### Estratto selezionato
-*-
Cosa pensano Isaia Sales e Alfio Mannino dell’autonomia differenziata o secessione delle regioni più ricche? E questo l’interrogativo proposto da Antonio Fisichella di Memoria e Futuro ai due relatori, nell‘intervista trasmessa sulla pagina Facebook dell’associazione.
“Ne penso tutto il male possibile “ dice lo storico, docente di Storia delle mafie all’Università Suor Orsola Benincasa di Napoli. E definisce addirittura suicidaria questa voglia di ritornare al ‘particulare’ che prende il sopravvento sull’istanza generosa del generale. E’ l’eterno ritorno di vichiana memoria, un tornare indietro alla frammentazione e ai particolarismi in un momento in cui l’Europa si aggrega attorno a due o tre grandi nazioni.
Noi, invece, torniamo ad essere l’Italia dei piccoli comuni, delle Regioni, degli Stati. Tutto ciò avviene oggi nel momento in cui al governo c’è una forza politica che nel 2014 presentò una legge per l’abolizione delle Regioni e la segretaria di un partito con una tradizione anti regionalista.
-*-
### Lavoro richiesto
Ricopia parola per parola il passo dell'estratto sull'autonomia differenziata riportato qui sopra. Comincia dalle parole "Cosa pensano Isaia" e fermati dopo "tre grandi nazioni.".
-*-
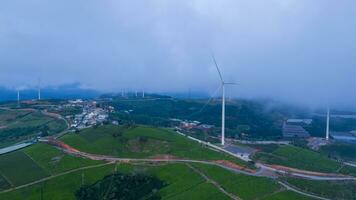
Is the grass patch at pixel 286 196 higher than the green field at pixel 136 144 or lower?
lower

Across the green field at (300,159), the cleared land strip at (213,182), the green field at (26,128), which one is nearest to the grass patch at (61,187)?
the cleared land strip at (213,182)

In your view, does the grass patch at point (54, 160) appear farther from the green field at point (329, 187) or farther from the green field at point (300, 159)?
the green field at point (329, 187)

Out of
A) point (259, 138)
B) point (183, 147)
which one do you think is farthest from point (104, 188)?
point (259, 138)

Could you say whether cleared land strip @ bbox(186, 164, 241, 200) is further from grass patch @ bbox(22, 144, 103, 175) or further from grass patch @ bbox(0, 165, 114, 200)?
grass patch @ bbox(22, 144, 103, 175)

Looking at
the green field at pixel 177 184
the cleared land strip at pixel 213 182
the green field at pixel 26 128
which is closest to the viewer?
the cleared land strip at pixel 213 182

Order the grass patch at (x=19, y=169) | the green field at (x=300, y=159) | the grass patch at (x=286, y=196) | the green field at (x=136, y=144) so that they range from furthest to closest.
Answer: the green field at (x=136, y=144) < the green field at (x=300, y=159) < the grass patch at (x=19, y=169) < the grass patch at (x=286, y=196)

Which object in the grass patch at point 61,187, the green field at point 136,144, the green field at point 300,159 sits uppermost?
the green field at point 136,144

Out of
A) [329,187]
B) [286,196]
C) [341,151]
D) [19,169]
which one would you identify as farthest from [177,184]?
[341,151]

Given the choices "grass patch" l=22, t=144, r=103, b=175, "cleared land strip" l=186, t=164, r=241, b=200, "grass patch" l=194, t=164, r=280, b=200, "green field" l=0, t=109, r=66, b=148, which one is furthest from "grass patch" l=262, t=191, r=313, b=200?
"green field" l=0, t=109, r=66, b=148
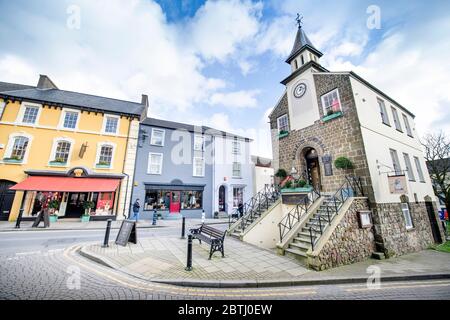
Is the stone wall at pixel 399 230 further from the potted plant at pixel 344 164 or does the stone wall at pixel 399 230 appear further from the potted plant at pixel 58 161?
the potted plant at pixel 58 161

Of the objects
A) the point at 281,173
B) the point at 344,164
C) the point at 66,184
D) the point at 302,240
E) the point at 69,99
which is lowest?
the point at 302,240

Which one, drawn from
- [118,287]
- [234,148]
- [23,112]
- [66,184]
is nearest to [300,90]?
[234,148]

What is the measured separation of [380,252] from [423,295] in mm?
3834

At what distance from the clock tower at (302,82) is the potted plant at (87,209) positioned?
16977 millimetres

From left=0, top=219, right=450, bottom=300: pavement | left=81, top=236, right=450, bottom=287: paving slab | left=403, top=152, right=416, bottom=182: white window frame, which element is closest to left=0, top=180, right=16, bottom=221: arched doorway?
left=0, top=219, right=450, bottom=300: pavement

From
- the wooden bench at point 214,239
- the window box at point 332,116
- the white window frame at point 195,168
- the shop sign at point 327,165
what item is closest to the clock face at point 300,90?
the window box at point 332,116

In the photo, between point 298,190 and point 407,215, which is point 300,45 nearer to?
point 298,190

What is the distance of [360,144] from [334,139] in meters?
1.41

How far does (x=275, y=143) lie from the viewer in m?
14.4

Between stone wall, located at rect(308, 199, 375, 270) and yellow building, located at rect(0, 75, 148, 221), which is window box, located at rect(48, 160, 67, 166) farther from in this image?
stone wall, located at rect(308, 199, 375, 270)

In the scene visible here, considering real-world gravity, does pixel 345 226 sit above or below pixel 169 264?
above

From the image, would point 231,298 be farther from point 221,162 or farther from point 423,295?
point 221,162

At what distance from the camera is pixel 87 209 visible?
46.8 ft
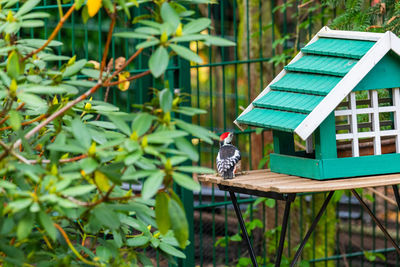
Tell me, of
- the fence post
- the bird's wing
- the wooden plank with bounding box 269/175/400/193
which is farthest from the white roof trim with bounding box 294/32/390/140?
the fence post

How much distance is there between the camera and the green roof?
271 centimetres

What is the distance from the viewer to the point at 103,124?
2.24 m

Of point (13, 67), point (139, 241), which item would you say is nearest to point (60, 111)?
point (13, 67)

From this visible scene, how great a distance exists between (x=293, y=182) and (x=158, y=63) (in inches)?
48.2

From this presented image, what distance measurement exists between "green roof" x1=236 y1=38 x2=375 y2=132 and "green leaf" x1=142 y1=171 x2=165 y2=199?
1.18 meters

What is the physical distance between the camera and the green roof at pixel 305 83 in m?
2.71

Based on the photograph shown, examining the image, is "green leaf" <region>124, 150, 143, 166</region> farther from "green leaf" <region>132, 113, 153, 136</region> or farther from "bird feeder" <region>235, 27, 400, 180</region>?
"bird feeder" <region>235, 27, 400, 180</region>

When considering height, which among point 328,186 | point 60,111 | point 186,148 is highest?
point 60,111

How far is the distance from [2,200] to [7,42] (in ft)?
1.78

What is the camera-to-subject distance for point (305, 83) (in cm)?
285

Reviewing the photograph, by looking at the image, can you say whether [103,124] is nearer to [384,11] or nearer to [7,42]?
[7,42]

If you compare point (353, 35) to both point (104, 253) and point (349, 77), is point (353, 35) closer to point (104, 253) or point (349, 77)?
point (349, 77)

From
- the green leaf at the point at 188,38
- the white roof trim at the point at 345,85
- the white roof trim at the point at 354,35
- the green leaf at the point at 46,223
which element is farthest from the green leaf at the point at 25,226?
the white roof trim at the point at 354,35

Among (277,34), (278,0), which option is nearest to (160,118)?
(277,34)
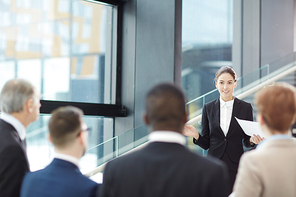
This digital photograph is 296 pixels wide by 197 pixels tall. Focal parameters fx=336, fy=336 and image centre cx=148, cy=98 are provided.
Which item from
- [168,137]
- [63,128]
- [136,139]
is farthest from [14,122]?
[136,139]

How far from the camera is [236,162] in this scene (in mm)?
2904

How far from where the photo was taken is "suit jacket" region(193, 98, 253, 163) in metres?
2.92

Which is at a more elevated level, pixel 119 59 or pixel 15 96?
pixel 119 59

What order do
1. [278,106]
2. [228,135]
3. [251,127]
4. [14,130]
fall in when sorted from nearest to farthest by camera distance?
1. [278,106]
2. [14,130]
3. [251,127]
4. [228,135]

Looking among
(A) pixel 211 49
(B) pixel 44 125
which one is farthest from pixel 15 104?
(A) pixel 211 49

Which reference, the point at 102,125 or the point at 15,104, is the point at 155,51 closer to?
the point at 102,125

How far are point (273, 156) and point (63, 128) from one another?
92 cm

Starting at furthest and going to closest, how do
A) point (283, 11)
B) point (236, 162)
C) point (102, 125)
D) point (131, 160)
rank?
point (283, 11) < point (102, 125) < point (236, 162) < point (131, 160)

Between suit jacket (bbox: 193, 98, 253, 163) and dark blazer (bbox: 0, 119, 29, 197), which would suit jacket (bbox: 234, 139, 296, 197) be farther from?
suit jacket (bbox: 193, 98, 253, 163)

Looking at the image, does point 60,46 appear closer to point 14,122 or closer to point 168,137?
point 14,122

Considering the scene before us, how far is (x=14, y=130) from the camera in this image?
1799 mm

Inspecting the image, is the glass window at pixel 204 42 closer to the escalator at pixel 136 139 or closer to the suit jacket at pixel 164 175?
the escalator at pixel 136 139

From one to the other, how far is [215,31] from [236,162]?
402 centimetres

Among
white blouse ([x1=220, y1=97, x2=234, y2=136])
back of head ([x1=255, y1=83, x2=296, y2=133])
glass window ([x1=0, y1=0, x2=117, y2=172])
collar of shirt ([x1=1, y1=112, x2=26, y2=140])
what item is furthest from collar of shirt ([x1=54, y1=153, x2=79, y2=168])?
glass window ([x1=0, y1=0, x2=117, y2=172])
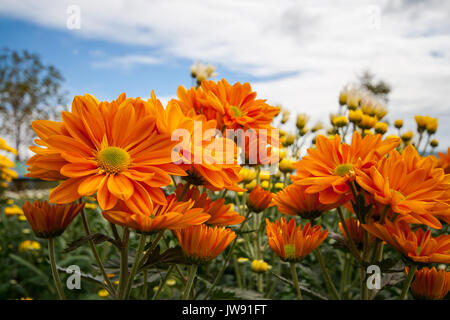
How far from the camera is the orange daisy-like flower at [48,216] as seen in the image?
2.56 ft

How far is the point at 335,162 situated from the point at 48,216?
692mm

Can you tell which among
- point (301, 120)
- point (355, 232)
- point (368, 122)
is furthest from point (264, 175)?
point (355, 232)

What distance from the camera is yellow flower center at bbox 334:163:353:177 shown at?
818mm

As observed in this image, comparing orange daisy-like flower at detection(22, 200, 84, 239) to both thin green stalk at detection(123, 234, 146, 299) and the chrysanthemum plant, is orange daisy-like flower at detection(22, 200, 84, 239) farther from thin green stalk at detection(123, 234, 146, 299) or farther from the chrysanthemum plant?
thin green stalk at detection(123, 234, 146, 299)

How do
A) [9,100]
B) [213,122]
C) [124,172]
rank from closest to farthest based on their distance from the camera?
1. [124,172]
2. [213,122]
3. [9,100]

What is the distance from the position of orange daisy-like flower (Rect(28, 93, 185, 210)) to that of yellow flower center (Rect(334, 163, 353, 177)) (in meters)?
0.41

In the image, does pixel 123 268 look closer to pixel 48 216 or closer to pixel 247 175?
pixel 48 216

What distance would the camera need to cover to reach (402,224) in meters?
0.78

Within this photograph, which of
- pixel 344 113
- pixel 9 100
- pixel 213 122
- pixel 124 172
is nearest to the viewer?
pixel 124 172
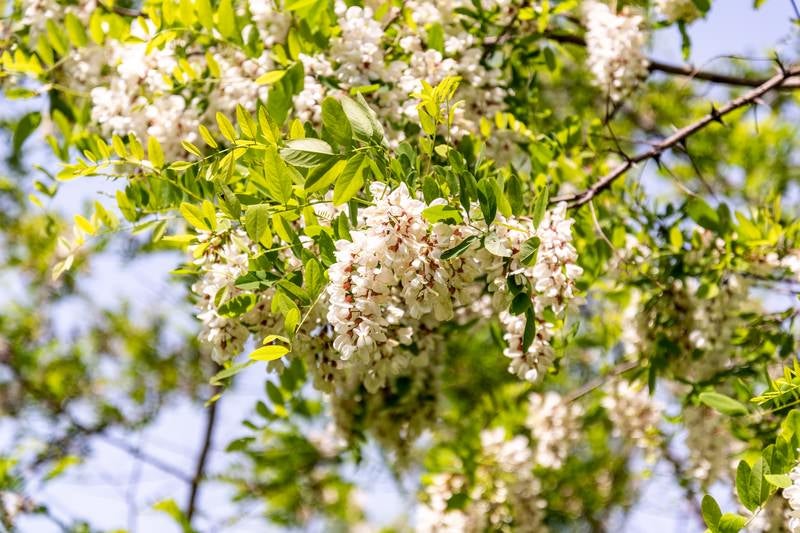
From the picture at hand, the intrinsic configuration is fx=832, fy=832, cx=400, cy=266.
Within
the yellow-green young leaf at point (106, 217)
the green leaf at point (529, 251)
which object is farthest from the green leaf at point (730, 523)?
the yellow-green young leaf at point (106, 217)

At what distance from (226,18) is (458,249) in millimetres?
1007

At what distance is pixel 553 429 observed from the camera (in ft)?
11.0

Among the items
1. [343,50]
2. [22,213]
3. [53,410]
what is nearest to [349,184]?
-*-
### Risposta al compito
Cosa pensano Isaia Sales e Alfio Mannino dell’autonomia differenziata o secessione delle regioni più ricche? E questo l’interrogativo proposto da Antonio Fisichella di Memoria e Futuro ai due relatori, nell‘intervista trasmessa sulla pagina Facebook dell’associazione.
“Ne penso tutto il male possibile “ dice lo storico, docente di Storia delle mafie all’Università Suor Orsola Benincasa di Napoli. E definisce addirittura suicidaria questa voglia di ritornare al ‘particulare’ che prende il sopravvento sull’istanza generosa del generale. E’ l’eterno ritorno di vichiana memoria, un tornare indietro alla frammentazione e ai particolarismi in un momento in cui l’Europa si aggrega attorno a due o tre grandi nazioni.